Ericsson goes ‘massive’ with a comprehensive services offering for heterogeneous IoT
via Flickr © Arild Vågen (CC BY-SA 2.0)
- Ericsson prepares telcos' networks for massive IoT
- Offers a suite of services for network design and optimization, deployment, operation and management
- Is also preparing machine learning to cope with IoT complexity
In our business the ‘m’ word is usually brought out to describe exponential increases in something or other. For instance, Massive MIMO earns ‘massive’ because it applies up to 128 antennas to a multiple input, multiple output (MIMO) radio link.
We all know that IoT is on a significant growth phase and that the connected device tally is expected to hit something like 18 billion in 2022. That’s a big number and it’s the reason, apparently, that Ericsson has decided to unveil a suite of services for IoT called ‘Massive IoT’ since the company envisages that the telco IoT networks it’s in the process of helping to build will be massive heterogeneous IoT networks that will need special treatment.

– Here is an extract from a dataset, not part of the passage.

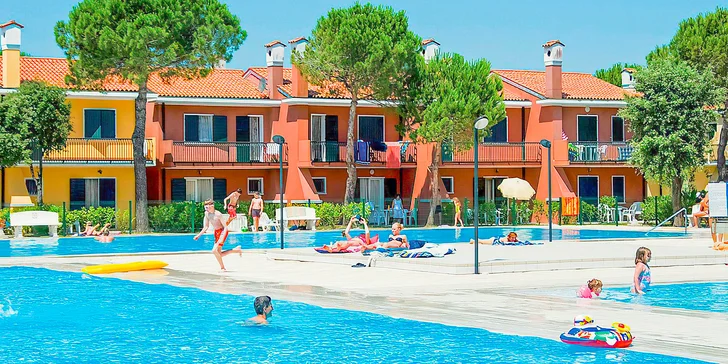 Dovolená v Bibione: prostorné apartmány 700 m od moře i venkovní bazény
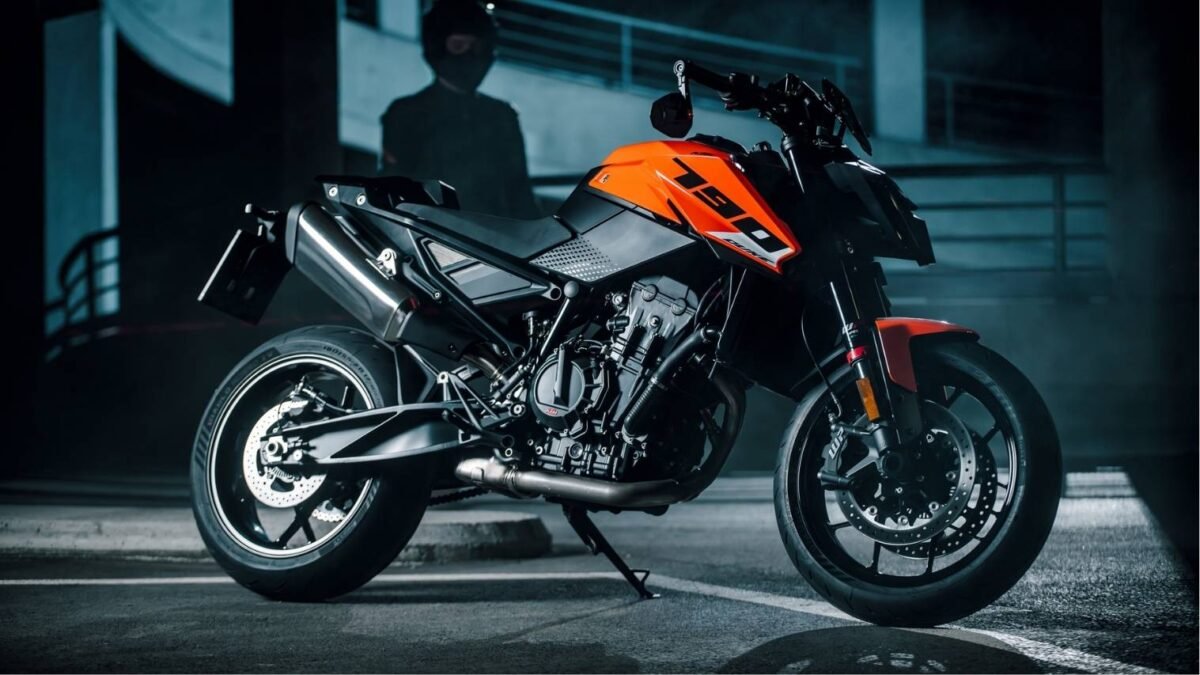 2027 KTM 790 Duke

So its vision is to offer “a broad range of radio network services” that will be able to rationalise the various network types (NB-IoT, LTE-M and more, perhaps even networks operating across unlicensed spectrum) into one big hetero network serviced by a suite of Ericsson tools and services to make the whole thing coherent from a customer IoT application perspective.
At this stage these will be for IoT network design and optimization, deployment, operation and management, all supported by its recently expanded Support Services offering.

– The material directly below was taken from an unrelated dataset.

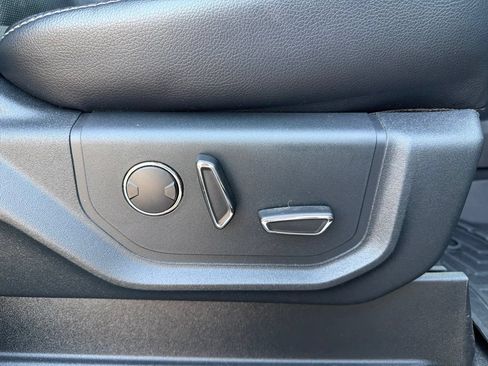 Used 2019 Ford F250 Lariat w/ Chrome Package AWD/4WD image 22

According to Peter Laurin, Ericsson’s Head of Business Area Managed Services: “We anticipate IoT devices will surpass mobile phones as the largest category of connected devices as early as 2018… This massive uptake requires a different approach to network planning, design, operations and capabilities than traditional mobile broadband networks.”
Ericsson says it’s also introducing new IoT software features, such as Voice over LTE (VoLTE) support for Cat-M1 so operators to explore new use cases - adding voice to security alarm panels or remote first-aid kits, for instance.

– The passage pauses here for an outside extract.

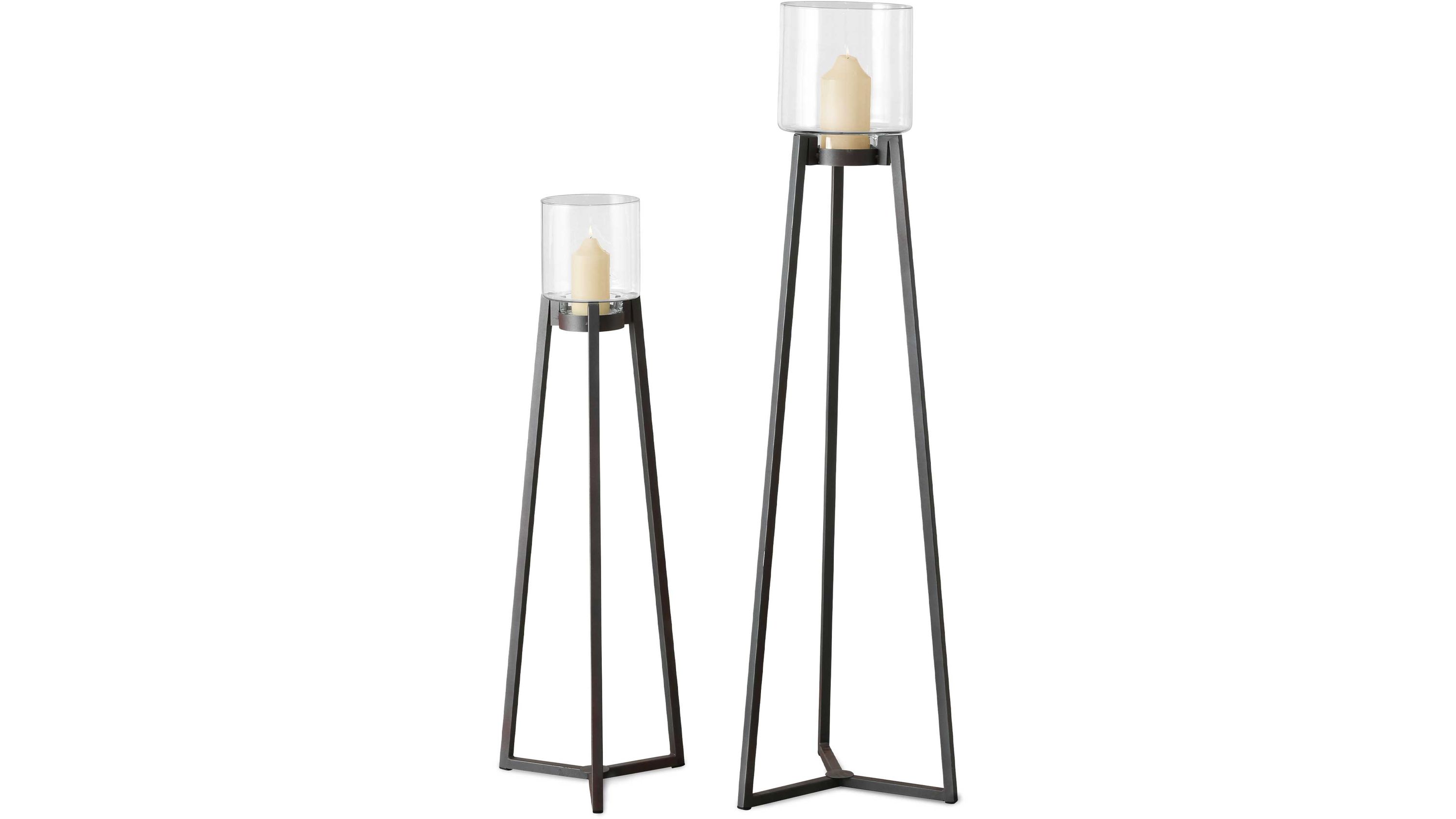 Zweiteiliges Windlichtständer-Set mit klaren Glaszylindern und dunkelgrauen dreibeinigen Metallgestellen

Being a ‘massive’ network, the old hand-tooled monitoring and configuring tasks undertaken from a classic Network Operations Centre (NOC) has to be a thing of the past too. Both ‘massive’ and ‘complex’ probably means automated machine learning is a must so that operators can manage delivery costs and “take a proactive approach to event and incident management,” and this is what Ericsson proposes to make available too.
Ericsson claims that in a trial, 80 per cent of all network ‘incidents’ were identified by machine learning only, with no human intervention – and the root cause was identified correctly in 77 per cent of cases. So massive, complicated and automated, here we come.